--- Data section ---
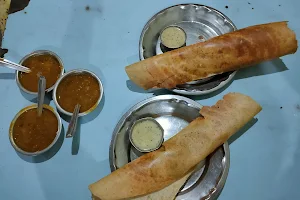 Garwal Dosa Corner image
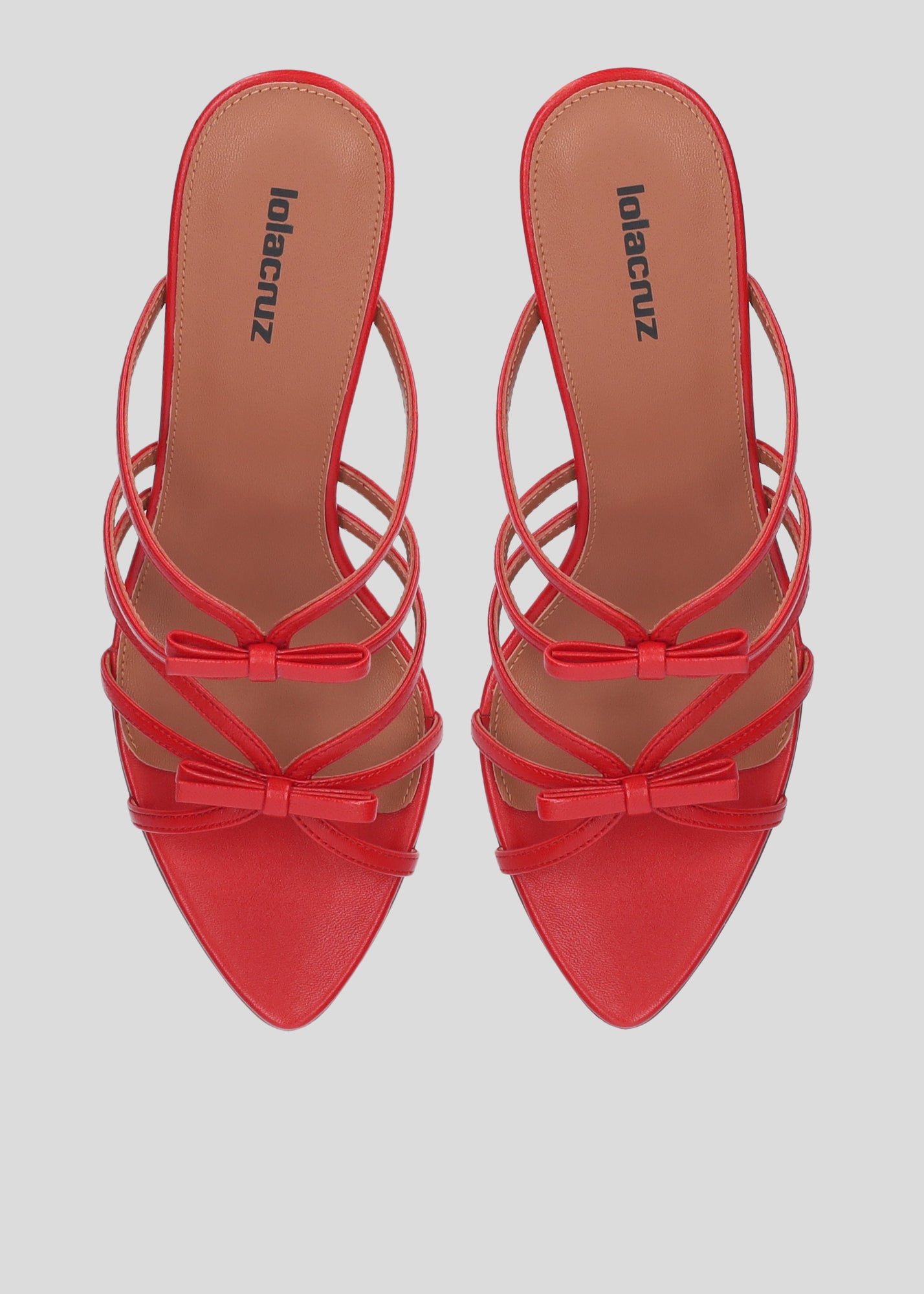 SABRINA SANDAL 65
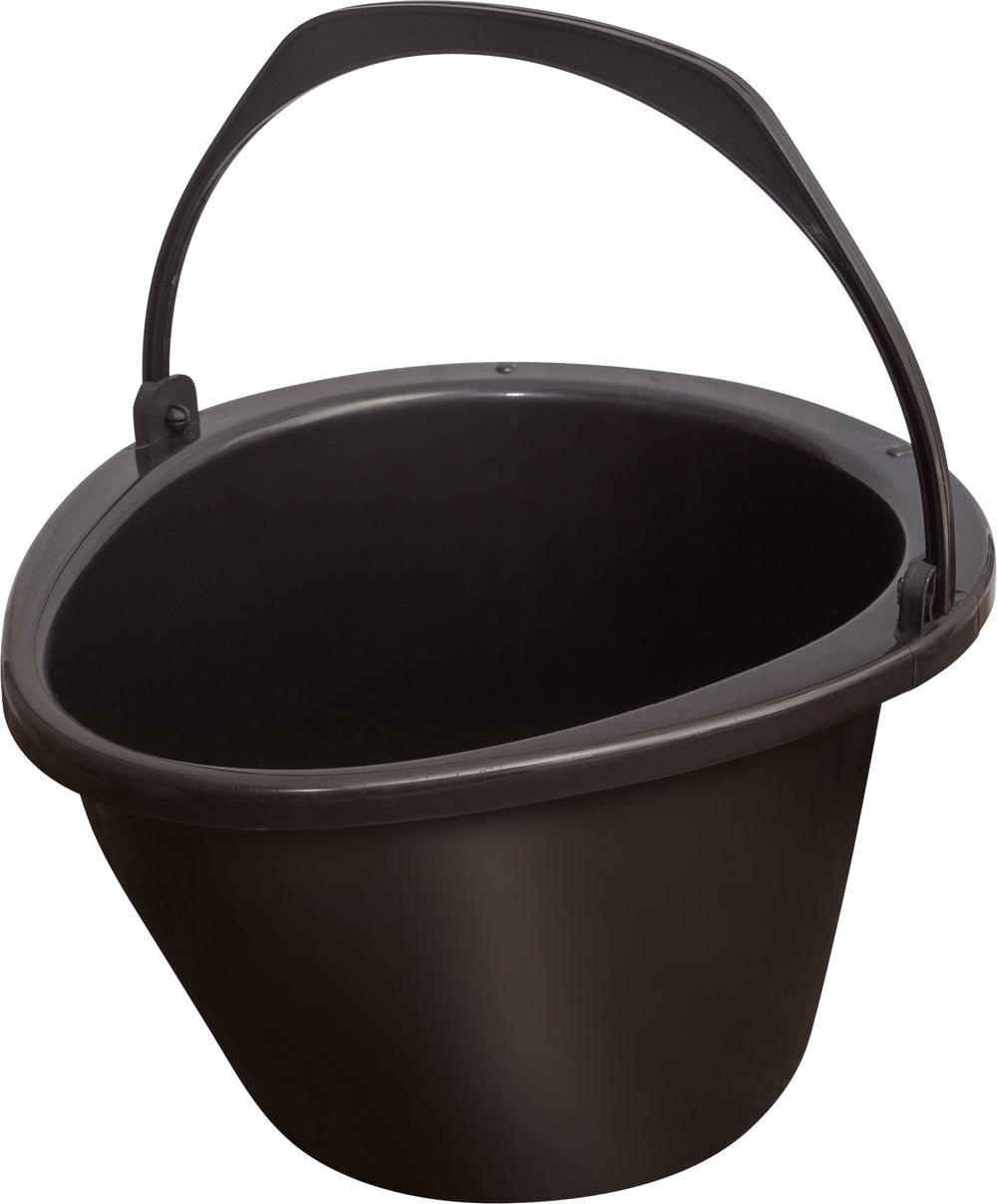 Aidapt Portable Toilet Camping Caravan Fishing Temporary Commode VR275T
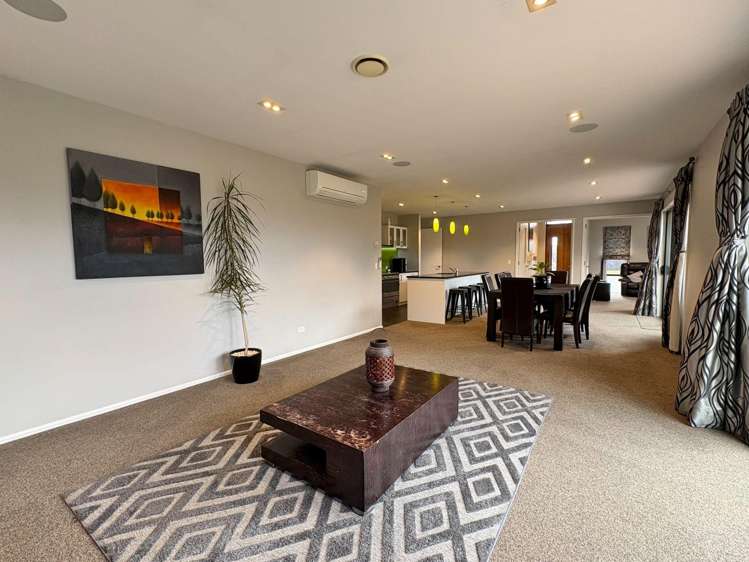 12 Quartz Dr Rolleston_5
---
Please transcribe the lines from the one containing "Aidapt Portable Toilet" to the last line of the listing, both included, exactly and with nothing added, leaving every picture out.

 Aidapt Portable Toilet Camping Caravan Fishing Temporary Commode VR275T
 12 Quartz Dr Rolleston_5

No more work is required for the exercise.